The Secret Life of France - Lucy Wadham

As a confirmed Francophile, I ABSOLUTELY LOVED THIS BOOK, from which I learned so much more about the cultural mores of France.

Wadham herself had been married to a Frenchman for close to 20 years, with whom she had 4 children (all of them educated in the French educational system), and, though divorced, continues to live and work in France. While shedding insight into French attitudes toward religion, politics, education, race, relationships, history (France continues to be very conflicted about its wartime behavior under the German Occupation), the French language, the law, and the nation itself, she intersperses the book with some of her own experiences with her French family and friends, which also gives the book the feel of a diary and an anthropological case study. Further, Wadham's contrasts of French attitudes with comparable Anglo Saxon cultural norms and practices (as exemplified by Britain and America) I found both startling and intriguing.

(I have twice visited Paris, and though my French is very far from fluent, I had not met with any outward shows of derision or contempt from any Parisians I encountered during my daily pereginations in the city.)


For the reader of this review, I'd like to cite 2 passages from the book, which may give you food for thought ---


"Television is [for the British] ... a medium naturally given to the worship of reality. In line with our love of reality and our taste for the comic over the tragic, the British are excellent watchers and makers of television. The French, on the other hand, with their love of grand ideas and their contempt for reality, make execrable television. Hours of French airtime are devoted to the spectacle of people (anybody will do) sitting around discussing ideas. There is none of the British mistrust of 'talking heads'. Talking heads are seen as a good thing in France, and the louder they talk the better."

"It is strange to me to watch my own children struggling, for the first time, with the very facets of their own culture that I found so infuriating when I first arrived twenty-three years ago. While they were growing up, I was blind to my own influence upon them. They seemed to me so wonderfully French that I would never have guessed that their Englishness would one day come and bite me on the bottom. Now that they're getting ready to leave for England, I find myself buried so deeply in this culture that I doubt I can ever escape it. France has swallowed me up, but not my children.

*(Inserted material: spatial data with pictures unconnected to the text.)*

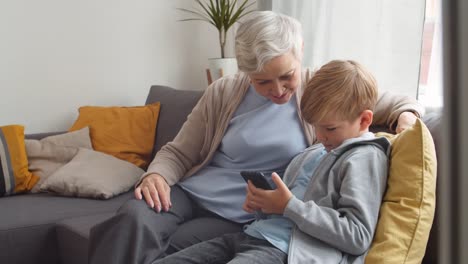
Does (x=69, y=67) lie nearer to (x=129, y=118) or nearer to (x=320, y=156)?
(x=129, y=118)

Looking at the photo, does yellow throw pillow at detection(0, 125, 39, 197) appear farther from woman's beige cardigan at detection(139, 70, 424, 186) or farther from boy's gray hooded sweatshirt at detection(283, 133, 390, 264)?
boy's gray hooded sweatshirt at detection(283, 133, 390, 264)

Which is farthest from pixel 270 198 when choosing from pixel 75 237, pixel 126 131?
pixel 126 131

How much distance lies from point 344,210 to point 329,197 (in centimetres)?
7

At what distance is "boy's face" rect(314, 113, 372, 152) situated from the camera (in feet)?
4.23

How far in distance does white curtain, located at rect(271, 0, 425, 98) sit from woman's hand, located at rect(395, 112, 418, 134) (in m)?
0.65

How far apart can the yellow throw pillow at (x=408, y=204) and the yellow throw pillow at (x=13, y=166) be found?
187 cm

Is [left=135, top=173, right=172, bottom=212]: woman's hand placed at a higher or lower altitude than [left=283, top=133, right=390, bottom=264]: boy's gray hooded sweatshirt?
lower

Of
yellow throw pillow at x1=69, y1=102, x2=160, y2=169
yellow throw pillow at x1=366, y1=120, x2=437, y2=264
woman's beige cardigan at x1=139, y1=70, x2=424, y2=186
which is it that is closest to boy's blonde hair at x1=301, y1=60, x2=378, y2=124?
A: yellow throw pillow at x1=366, y1=120, x2=437, y2=264

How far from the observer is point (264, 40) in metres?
1.52

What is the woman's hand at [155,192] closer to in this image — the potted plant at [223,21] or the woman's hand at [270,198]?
the woman's hand at [270,198]

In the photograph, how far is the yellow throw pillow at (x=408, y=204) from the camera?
45.2 inches

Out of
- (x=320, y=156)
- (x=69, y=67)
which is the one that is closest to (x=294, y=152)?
(x=320, y=156)

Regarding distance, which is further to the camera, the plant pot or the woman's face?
the plant pot

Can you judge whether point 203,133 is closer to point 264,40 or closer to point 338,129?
point 264,40
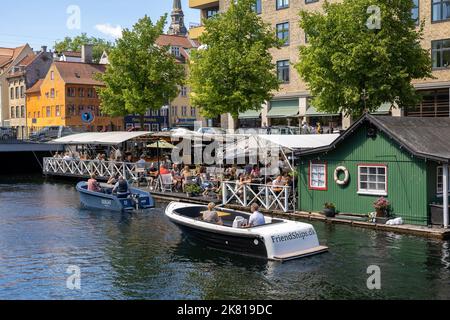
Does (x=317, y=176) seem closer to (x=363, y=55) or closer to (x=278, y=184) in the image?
(x=278, y=184)

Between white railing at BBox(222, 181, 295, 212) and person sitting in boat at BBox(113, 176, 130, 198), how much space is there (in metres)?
5.14

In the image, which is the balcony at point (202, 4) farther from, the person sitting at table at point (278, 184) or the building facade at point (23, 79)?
the person sitting at table at point (278, 184)

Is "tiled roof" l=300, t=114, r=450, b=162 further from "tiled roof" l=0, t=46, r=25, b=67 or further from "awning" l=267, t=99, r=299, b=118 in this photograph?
"tiled roof" l=0, t=46, r=25, b=67

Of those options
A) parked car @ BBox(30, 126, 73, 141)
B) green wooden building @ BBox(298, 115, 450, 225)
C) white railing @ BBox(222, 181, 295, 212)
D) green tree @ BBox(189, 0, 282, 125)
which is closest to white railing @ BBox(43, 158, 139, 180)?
green tree @ BBox(189, 0, 282, 125)

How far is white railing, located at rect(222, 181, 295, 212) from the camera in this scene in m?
29.3

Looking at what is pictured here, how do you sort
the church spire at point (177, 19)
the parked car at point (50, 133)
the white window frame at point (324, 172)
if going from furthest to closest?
the church spire at point (177, 19) < the parked car at point (50, 133) < the white window frame at point (324, 172)

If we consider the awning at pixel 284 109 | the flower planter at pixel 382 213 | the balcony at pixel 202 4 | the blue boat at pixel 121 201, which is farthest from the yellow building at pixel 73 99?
the flower planter at pixel 382 213

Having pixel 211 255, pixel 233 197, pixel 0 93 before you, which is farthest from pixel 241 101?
pixel 0 93

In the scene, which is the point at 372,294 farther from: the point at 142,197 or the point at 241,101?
the point at 241,101

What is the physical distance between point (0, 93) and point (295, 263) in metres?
84.7

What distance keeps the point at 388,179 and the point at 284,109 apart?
102 feet

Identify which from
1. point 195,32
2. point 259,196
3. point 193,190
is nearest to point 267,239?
point 259,196

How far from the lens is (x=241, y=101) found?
140 feet

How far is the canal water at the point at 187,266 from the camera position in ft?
56.6
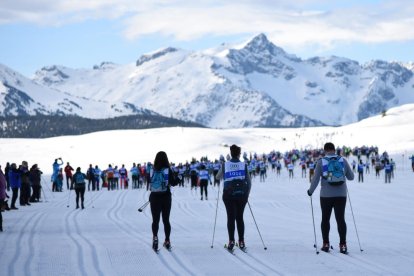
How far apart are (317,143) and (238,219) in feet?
400

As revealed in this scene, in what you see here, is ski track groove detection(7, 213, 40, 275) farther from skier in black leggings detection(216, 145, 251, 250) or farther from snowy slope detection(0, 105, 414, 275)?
skier in black leggings detection(216, 145, 251, 250)

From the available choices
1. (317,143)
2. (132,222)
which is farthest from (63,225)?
(317,143)

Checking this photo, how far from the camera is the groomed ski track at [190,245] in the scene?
10664mm

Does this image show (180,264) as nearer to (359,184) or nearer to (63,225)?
(63,225)

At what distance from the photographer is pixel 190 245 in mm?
13352

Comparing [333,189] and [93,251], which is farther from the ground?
[333,189]

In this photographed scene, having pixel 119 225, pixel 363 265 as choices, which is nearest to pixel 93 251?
pixel 363 265

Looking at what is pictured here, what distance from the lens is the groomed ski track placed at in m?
10.7

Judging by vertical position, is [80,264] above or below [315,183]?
below

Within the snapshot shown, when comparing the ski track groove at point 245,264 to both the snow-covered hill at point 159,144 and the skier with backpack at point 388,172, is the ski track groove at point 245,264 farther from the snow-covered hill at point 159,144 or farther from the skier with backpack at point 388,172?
the snow-covered hill at point 159,144

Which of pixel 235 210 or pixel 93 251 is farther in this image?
pixel 235 210

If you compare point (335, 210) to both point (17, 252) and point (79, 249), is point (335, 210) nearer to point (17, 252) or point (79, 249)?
point (79, 249)

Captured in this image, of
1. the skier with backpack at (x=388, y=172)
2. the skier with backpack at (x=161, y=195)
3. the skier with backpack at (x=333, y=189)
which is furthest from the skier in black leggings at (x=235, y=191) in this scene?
the skier with backpack at (x=388, y=172)

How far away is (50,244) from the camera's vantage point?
13.7 metres
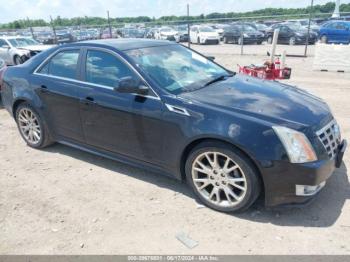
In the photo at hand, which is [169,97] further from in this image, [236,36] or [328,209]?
[236,36]

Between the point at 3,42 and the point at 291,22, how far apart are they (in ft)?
64.8

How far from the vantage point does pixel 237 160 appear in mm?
3268

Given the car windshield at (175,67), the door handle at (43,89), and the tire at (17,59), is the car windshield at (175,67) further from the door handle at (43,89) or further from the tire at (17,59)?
the tire at (17,59)

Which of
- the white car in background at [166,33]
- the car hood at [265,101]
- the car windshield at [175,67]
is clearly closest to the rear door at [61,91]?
the car windshield at [175,67]

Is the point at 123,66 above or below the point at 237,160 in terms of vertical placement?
above

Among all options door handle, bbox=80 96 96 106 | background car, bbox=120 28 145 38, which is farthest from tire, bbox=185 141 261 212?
background car, bbox=120 28 145 38

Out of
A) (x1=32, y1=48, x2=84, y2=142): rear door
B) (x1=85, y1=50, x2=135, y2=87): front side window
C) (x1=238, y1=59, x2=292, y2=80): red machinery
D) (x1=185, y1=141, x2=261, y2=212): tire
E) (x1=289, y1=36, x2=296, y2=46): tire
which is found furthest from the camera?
(x1=289, y1=36, x2=296, y2=46): tire

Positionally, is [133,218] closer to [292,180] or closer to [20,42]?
[292,180]

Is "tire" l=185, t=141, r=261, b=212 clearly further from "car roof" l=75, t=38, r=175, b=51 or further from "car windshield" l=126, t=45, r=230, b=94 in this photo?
"car roof" l=75, t=38, r=175, b=51

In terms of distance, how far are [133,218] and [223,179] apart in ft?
3.24

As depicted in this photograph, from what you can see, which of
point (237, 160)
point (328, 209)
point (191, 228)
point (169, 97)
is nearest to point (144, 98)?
point (169, 97)

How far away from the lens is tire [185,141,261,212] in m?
3.27

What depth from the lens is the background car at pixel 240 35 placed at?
25.5m

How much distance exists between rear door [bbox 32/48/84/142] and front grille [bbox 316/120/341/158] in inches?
113
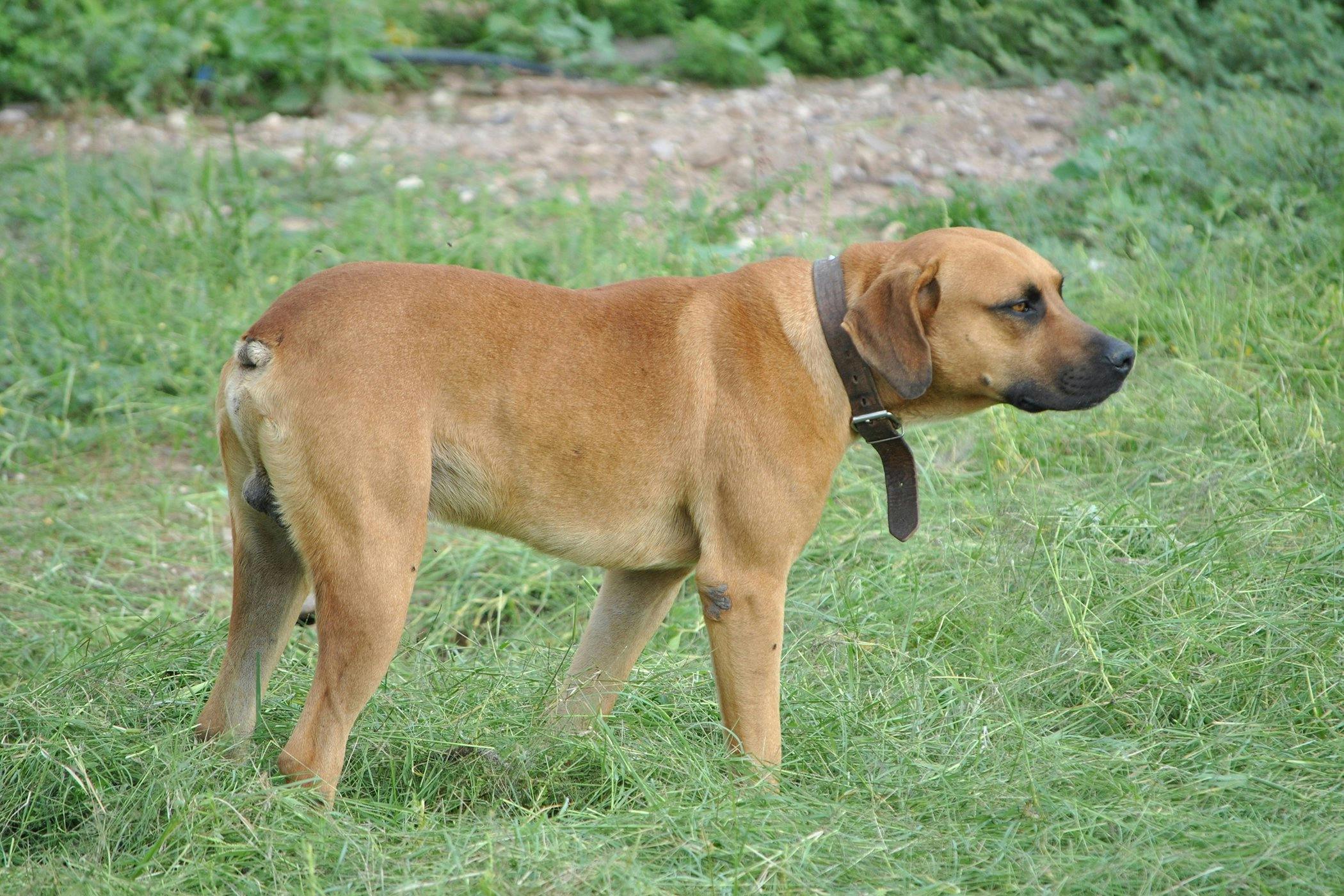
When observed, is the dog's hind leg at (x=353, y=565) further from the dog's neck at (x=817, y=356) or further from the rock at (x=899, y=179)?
the rock at (x=899, y=179)

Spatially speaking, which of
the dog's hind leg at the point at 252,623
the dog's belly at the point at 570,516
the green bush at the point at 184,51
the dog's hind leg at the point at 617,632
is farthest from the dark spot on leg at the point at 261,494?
the green bush at the point at 184,51

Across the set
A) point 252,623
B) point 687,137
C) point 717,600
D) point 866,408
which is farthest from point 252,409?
point 687,137

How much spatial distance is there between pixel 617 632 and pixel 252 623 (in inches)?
41.6

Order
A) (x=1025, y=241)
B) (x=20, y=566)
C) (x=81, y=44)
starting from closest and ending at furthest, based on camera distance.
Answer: (x=20, y=566), (x=1025, y=241), (x=81, y=44)

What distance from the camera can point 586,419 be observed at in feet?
11.7

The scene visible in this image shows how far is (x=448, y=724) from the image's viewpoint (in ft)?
12.5

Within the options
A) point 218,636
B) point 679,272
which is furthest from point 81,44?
point 218,636

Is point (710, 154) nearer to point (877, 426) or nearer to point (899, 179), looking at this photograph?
point (899, 179)

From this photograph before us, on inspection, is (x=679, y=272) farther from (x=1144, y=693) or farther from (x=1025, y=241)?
(x=1144, y=693)

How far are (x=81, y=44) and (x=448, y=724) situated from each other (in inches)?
294

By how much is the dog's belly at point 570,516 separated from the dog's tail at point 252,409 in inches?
16.5

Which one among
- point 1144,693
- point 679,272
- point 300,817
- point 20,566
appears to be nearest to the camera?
point 300,817

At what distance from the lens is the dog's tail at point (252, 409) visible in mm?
3256

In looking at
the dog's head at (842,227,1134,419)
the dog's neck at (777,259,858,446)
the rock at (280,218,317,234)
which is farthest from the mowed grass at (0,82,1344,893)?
the dog's head at (842,227,1134,419)
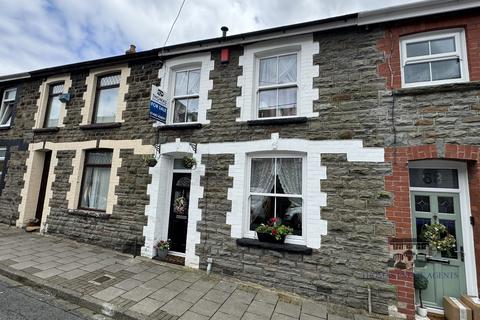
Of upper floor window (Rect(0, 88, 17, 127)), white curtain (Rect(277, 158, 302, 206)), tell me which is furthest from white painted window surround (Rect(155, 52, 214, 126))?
upper floor window (Rect(0, 88, 17, 127))

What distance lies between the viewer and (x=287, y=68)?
5555 millimetres

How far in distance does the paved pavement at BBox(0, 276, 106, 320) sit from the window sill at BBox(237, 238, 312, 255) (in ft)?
8.92

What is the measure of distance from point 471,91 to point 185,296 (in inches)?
237

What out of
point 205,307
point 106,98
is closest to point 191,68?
point 106,98

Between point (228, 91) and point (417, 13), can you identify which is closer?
point (417, 13)

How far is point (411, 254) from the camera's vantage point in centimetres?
408

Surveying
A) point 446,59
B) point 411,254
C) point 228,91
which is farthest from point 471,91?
point 228,91

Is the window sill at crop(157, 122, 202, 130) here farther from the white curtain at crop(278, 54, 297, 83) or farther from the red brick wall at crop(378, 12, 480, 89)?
the red brick wall at crop(378, 12, 480, 89)

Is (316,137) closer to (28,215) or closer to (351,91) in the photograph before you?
(351,91)

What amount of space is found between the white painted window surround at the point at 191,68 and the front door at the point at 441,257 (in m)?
4.75

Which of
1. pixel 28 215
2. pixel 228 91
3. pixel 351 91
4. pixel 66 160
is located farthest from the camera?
pixel 28 215

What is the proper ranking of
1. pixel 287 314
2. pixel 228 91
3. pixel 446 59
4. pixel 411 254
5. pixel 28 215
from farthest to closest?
pixel 28 215 < pixel 228 91 < pixel 446 59 < pixel 411 254 < pixel 287 314

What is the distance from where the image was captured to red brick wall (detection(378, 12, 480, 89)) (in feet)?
13.8

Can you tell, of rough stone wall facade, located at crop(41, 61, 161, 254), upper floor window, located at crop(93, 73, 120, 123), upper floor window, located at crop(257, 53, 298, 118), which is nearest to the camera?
upper floor window, located at crop(257, 53, 298, 118)
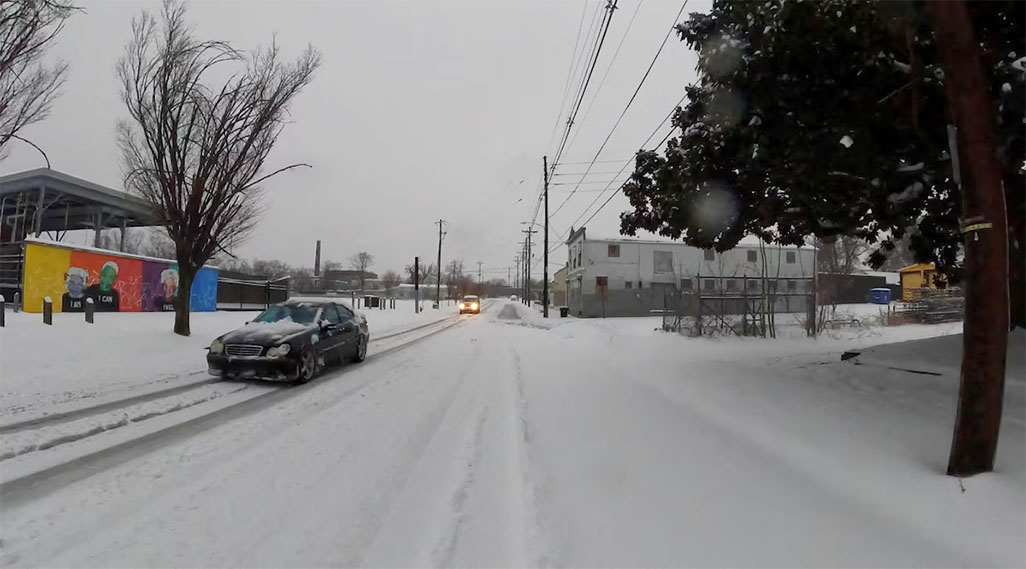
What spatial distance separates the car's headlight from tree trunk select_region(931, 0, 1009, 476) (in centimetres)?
829

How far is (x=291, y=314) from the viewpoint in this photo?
33.1 ft

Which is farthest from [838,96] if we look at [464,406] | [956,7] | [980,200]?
[464,406]

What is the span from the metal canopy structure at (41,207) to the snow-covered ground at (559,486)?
16.4 m

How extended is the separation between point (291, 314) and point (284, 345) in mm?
1715

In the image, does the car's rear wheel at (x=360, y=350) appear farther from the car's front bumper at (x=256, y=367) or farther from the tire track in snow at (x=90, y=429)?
A: the tire track in snow at (x=90, y=429)

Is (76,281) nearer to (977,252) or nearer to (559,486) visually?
(559,486)

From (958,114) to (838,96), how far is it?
230 centimetres

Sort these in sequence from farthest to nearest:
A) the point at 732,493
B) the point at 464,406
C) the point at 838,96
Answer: the point at 464,406, the point at 838,96, the point at 732,493

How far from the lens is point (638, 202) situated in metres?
9.46

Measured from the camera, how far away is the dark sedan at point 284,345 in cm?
845

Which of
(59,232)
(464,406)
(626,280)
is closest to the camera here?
(464,406)

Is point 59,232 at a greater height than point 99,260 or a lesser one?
greater

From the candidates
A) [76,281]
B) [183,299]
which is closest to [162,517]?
[183,299]

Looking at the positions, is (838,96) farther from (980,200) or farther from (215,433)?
(215,433)
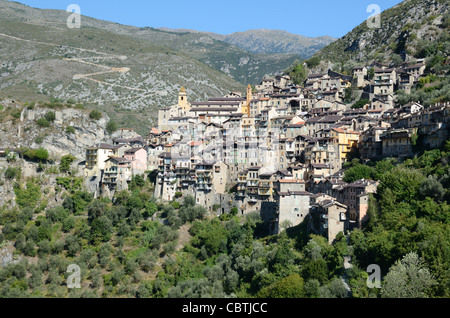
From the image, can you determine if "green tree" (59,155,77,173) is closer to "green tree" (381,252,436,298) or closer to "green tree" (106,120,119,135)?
"green tree" (106,120,119,135)

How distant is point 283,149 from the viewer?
7288 centimetres

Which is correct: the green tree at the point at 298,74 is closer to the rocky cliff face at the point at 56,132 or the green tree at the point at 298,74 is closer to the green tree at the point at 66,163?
the rocky cliff face at the point at 56,132

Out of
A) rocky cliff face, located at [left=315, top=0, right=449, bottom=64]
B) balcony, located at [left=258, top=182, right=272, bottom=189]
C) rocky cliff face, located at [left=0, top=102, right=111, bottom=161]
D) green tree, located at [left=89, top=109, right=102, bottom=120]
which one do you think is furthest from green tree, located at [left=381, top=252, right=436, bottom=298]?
rocky cliff face, located at [left=315, top=0, right=449, bottom=64]

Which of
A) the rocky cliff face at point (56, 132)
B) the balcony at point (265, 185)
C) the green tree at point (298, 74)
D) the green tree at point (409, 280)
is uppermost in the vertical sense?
the green tree at point (298, 74)

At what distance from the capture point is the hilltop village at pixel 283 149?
58.7m

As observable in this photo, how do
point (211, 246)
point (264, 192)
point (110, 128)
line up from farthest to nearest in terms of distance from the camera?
point (110, 128), point (264, 192), point (211, 246)

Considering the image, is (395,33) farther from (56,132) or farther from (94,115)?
(56,132)

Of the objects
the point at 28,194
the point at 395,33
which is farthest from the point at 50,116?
the point at 395,33

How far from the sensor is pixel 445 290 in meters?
42.8

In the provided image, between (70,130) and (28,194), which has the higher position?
(70,130)

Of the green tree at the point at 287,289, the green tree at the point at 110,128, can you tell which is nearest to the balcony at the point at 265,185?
the green tree at the point at 287,289

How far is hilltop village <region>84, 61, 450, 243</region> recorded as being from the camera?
58.7 metres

"My relationship with France began with my relationship with Laurent. When the marriage ended, I assumed that my link to France would lessen in intensity. I was no longer speaking French all hours of the day, dreaming in French, arguing in French, loving in French. I thought I was no longer bound to this place. My children were grown up, so I could now choose: England or France. And then I discovered that I didn't want to leave. I know France now and in knowing her, I love her. Like the long-suffering spouse who realises, after all those years, that in spite of everything, there is no one in the world she would rather be with. I adore and despise this country in equal measure."